* **SOURCE EXTRACT**
Top Pandas Functions Helpful for Every Data Scientist

In our data-focused world, analyzing data is key to unlocking its full potential and making informed decisions. For Organizations, this analysis provides a competitive edge and allows for personalized approaches.

This article will delve into pandas, a powerful Python library crucial for data analysis. We’ll cover its most important functions, making it accessible even to beginners. If you don’t have Python installed, you can installed it or you can also use Google Colaboratory for this tutorial.

Data Viewing

df.head():

If you have a large data set and want to view only first few rows then yu can use the below python code for that with the pandas function df.head() to read to data from a csv file

import pandas as pd
df = pd.read_csv("customers-100.csv", encoding="Latin-1")  # Load the data

df.head()  # Show first five rows
print(df.head())

Output:

If you want youu can download the csv file which i have used form here

df.tail(): It displays the last five rows of the sample data

import pandas as pd
df = pd.read_csv("customers-100.csv", encoding="Latin-1")  # Load the data

df.tail()  # Show last five rows
print(df.tail())
#this is the code which will help you to get last 5 rows of a data set 
#let me show you the original sheet first from were we are extracting last 5 rows
#the original csv file name is 
#saw the original csv file now lets run this code

df.sample(n):

It displays the random n number of rows in the sample data
For example let us take n value as df.sample(6)

import pandas as pd
df = pd.read_csv("customers-100.csv", encoding="Latin-1")  # Load the data

df.sample(6)  # Shows random rows
print(df.sample(6))

df.shape: It displays the sample data’s rows and columns (dimensions).

2. Statistics

This section contains the functions that help you perform statistics like average, min/max, and quartiles on your data.

df.describe(): Get the basic statistics of each column of the sample data

import pandas as pd
df = pd.read_csv("customers-100.csv", encoding="Latin-1")  # Load the data

df.describe()  # Shows random rows
print(df.describe())

df.info():

Get the information about the various data types used and the non-null count of each column.

import pandas as pd
df = pd.read_csv("customers-100.csv", encoding="Latin-1")  # Load the data

df.info()  
print(df.info())

df.corr():

This can give you the correlation matrix between all the integer columns in the data frame.

import pandas as pd
df = pd.read_csv("customers-100.csv", encoding="Latin-1")  # Load the data

df.corr() # This can give you the correlation matrix between all the integer columns in the data frame.  
print(df.corr())

df.memory_usage():

It will tell you how much memory is being consumed by each column.

import pandas as pd
df = pd.read_csv("customers-100.csv", encoding="Latin-1")  # Load the data

df.memory_usage()
print(df.memory_usage())

Data Selection

If you want to select the data of any specific row, column, or even multiple columns.

df.iloc[row_num]:

It will select a particular row based on its index
For ex-,

df.iloc[0]

import pandas as pd
df = pd.read_csv("customers-100.csv", encoding="Latin-1")  # Load the data

df.iloc[0]
print(df.iloc[0])

df[col_name]: It will select the particular column

df[[‘col1’, ‘col2’]]: It will select multiple columns given

import pandas as pd
df = pd.read_csv("customers-100.csv", encoding="Latin-1")  # Load the data

df[["First Name", "Last Name"]]
print(df[["First Name", "Last Name"]])

Output:

4. Data Cleaning

Below functions are used to handle the missing data. Some rows in the data contain some null and garbage values, which can hamper the performance of our trained model. So, it is always better to correct or remove these missing values.

* **PROBLEMS TO WORK ON**
a – In the pandas tutorial, reproduce the passage starting with "df.corr() # This" and going on through "print(df.memory_usage())", swapping "integer columns" for "numeric columns".
b – Continue the pandas tutorial from its final sentence onward.

* **PROVIDED MATERIAL**
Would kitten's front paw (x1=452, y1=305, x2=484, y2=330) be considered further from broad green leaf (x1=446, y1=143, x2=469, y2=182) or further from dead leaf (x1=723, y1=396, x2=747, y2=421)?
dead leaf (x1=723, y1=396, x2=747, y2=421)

* **EXERCISE RESPONSES**
a –
df.corr() # This can give you the correlation matrix between all the numeric columns in the data frame.  
print(df.corr())

df.memory_usage():

It will tell you how much memory is being consumed by each column.

import pandas as pd
df = pd.read_csv("customers-100.csv", encoding="Latin-1")  # Load the data

df.memory_usage()
print(df.memory_usage())

b –
df.isnull(): This will identify the missing values in your dataframe.
df.dropna(): This will remove the rows containing missing values in any column.
df.fillna(val): This will fill the missing values with val given in the argument.
df[‘col’].astype(new_data_type): It can convert the data type of the selected columns to a different data type.

5. Data Analysis

Data analysis is all about grouping, sorting and filtering. Let us take a look at some functions which are provided by pandas to achieve these.

Aggregation Functions

You can group a column by its name and then apply some aggregation functions like sum, min/max, mean, etc.

df.groupby("col_name_1").agg({"col_name_2": "sum"})

Filtering Data:

We can filter the data in rows based on a specific value or a condition.

For ex-,

df[df["SALES"] > 5000]

Displays the rows where the value of sales is greater than 5000

You can also filter the dataframe using the query() function. It will also generate a similar output as above.

For ex,

df.query("SALES" > 5000)

Sorting Data

You can sort the data based on a specific column, either in the ascending order or in the descending order.

For ex-,

df.sort_values("SALES", ascending=False)  # Sorts the data in descending order

For large datasets, the best pandas functions are those that allow for efficient data manipulation and analysis without causing performance issues. Some of the most useful functions for working with large datasets include:

read_csv()/read_excel(): These functions allow you to efficiently read large CSV or Excel files into a DataFrame. You can use parameters like chunksize to read the data in chunks, which is useful for processing large files without loading the entire dataset into memory.
to_csv()/to_excel(): These functions allow you to write DataFrame to CSV or Excel files. You can also use chunksize parameter to write data in chunks.
groupby(): This function is used for grouping data based on one or more columns and applying aggregate functions. It can be used to summarize large datasets efficiently.
apply(): This function applies a function along an axis of the DataFrame. It can be used to apply a custom function to each row or column of a large dataset.
concat(): This function is used to concatenate two or more DataFrames along a particular axis. It can be useful for combining large datasets efficiently.
merge()/join(): These functions are used to merge/join two DataFrames based on a common column. They can be useful for combining large datasets based on a key column.
pivot_table(): This function creates a spreadsheet-style pivot table as a DataFrame. It can be used to summarize and analyze large datasets in a tabular format.
astype(): This function is used to change the data type of a column in a DataFrame, which can be helpful for optimizing memory usage for large datasets.
sample(): This function is used to get a random sample of rows or columns from a DataFrame, which can be useful for quickly exploring large datasets.
cut()/qcut(): These functions are used for binning numerical data into discrete intervals, which can be helpful for analyzing large datasets with continuous variables.
drop_duplicates(): This function is used to remove duplicate rows from a DataFrame, which can be useful for cleaning up large datasets.
isna()/notna(): These functions are used to check for missing (NaN) values in a DataFrame, which can be useful for data cleaning and validation.
query(): This function allows you to filter a DataFrame using a boolean expression. It can be more efficient than using boolean indexing for large datasets.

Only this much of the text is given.